A sexually transmitted disease is any condition spread through sexual contact. According to the Centers for Disease Control and Prevention, women are way more likely than men to suffer severe, long-term consequences of STDs. If you fear you may have been exposed to an STD, book for an STD testing in Winter Park.
Each year, at least 24,000 women develop STD-related infertility. This is because they experience symptoms that most times go unnoticed and, as a result, untreated. Case in point, chlamydia is estimated to be symptomless in 70 percent of women.
Since the complications of STD infections are more severe in women than men, it is highly recommended you go for regular screening even when you feel completely healthy.
Here is a list of 7 common symptoms of STDs in women to keep an eye out for:
1. Unusual vaginal discharge
Women typically produce a clear or milky white discharge from their vaginas. However, any change in the color, smell, or consistency of your discharge can be a sign of a sexually transmitted disease. Keep track of your discharge and speak to your doctor if you notice any abnormality, such as a fish-like odor. A frothy discharge, for example, is a sign of trichomoniasis. Likewise, a greenish-yellow discharge may indicate gonorrhea.
2. Pain When Urinating
Peeing should be a boring, mundane task. But if it becomes a painful experience, you may need to see a doctor. Sexually transmitted diseases can cause inflammation in your urinary tract and genital area. This may lead to you experiencing a burning sensation every time you urinate.
The most common infections signaled by pain when urinating are chlamydia, gonorrhea, and trichomoniasis.
Genital herpes can also cause this pain as it causes tiny, painful blisters to form around your genitalia. However, with herpes, the pain has to be accompanied by the presence of cysts.
Another symptom to look out for is the need to pee more often than usual.
3. Pain During or After Sex
It is relatively normal for women to experience occasional pain during sex. Consequently, this is one of the most overlooked symptoms of sexually transmitted diseases.
A stabbing pain that is new or has changed, or that started with a new sexual partner is a significant warning sign. It can be a symptom of chlamydia or gonorrhea. If the pain is accompanied by unusual bleeding, you should see a specialist immediately.
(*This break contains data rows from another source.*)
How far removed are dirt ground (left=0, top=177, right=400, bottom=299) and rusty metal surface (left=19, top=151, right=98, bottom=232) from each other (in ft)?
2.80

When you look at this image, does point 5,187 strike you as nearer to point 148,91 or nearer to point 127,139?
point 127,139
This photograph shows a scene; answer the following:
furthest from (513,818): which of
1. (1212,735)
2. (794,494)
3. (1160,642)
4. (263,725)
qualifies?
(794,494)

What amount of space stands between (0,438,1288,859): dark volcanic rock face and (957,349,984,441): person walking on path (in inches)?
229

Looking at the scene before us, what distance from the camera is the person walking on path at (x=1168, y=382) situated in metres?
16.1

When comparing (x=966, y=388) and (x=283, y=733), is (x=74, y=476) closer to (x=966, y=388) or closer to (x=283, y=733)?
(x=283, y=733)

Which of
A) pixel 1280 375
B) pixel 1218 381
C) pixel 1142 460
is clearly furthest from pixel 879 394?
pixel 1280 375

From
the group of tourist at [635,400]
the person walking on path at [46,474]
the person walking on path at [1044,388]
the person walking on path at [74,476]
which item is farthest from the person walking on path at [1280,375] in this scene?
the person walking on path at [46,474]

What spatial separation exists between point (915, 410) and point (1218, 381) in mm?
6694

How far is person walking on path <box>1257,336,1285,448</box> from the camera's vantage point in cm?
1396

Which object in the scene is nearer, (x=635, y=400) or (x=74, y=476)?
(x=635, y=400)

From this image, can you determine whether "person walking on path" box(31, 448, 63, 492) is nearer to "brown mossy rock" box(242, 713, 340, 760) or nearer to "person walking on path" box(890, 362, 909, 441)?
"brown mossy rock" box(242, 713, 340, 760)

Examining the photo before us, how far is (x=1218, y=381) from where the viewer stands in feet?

Pain and bleeding during or after sex can also be a result of other factors like vaginal damage, vaginal dryness, or other non-STD infections. Either way, they are a clear indication that your vaginal tissues are inflamed; therefore, you should still seek professional help.
4. Spotting Between Periods
Bleeding between periods can be a side effect of hormonal contraception. On the other hand, it can result from STDs such as chlamydia and gonorrhea. Sexually transmitted diseases can cause cervix inflammation, which is what leads to spotting or particularly heavy periods.
5. Itching Around the Vagina
STDs can cause sensation changes in your vaginal area. You may experience soreness or persistent itching. However, since vaginal discomfort can also be caused by bacterial or yeast infections, the best way to find out if you are suffering from an STD is to see a doctor.
6. Fleshy Growths Around the Genitals
You may develop small, painless, fleshy growths on or around your vagina, vulva, cervix, anus, and upper thighs. In rare cases, these growths can become itchy and bleed.
7. Other Symptoms
Other common symptoms of an STD infection include:
· Pelvic pain that is distinctively different from cramps
· Rashes and sores in the genital area
· Lesions, blisters, or warts
· Fever and flu-like symptoms
There is good news. Although detecting STDs is difficult, most of them are completely treatable. What’s more, most institutions offer confidential testing and treatment, so you do not have to worry about privacy.
If you experience any of the symptoms above, book an appointment with a healthcare provider and get tested.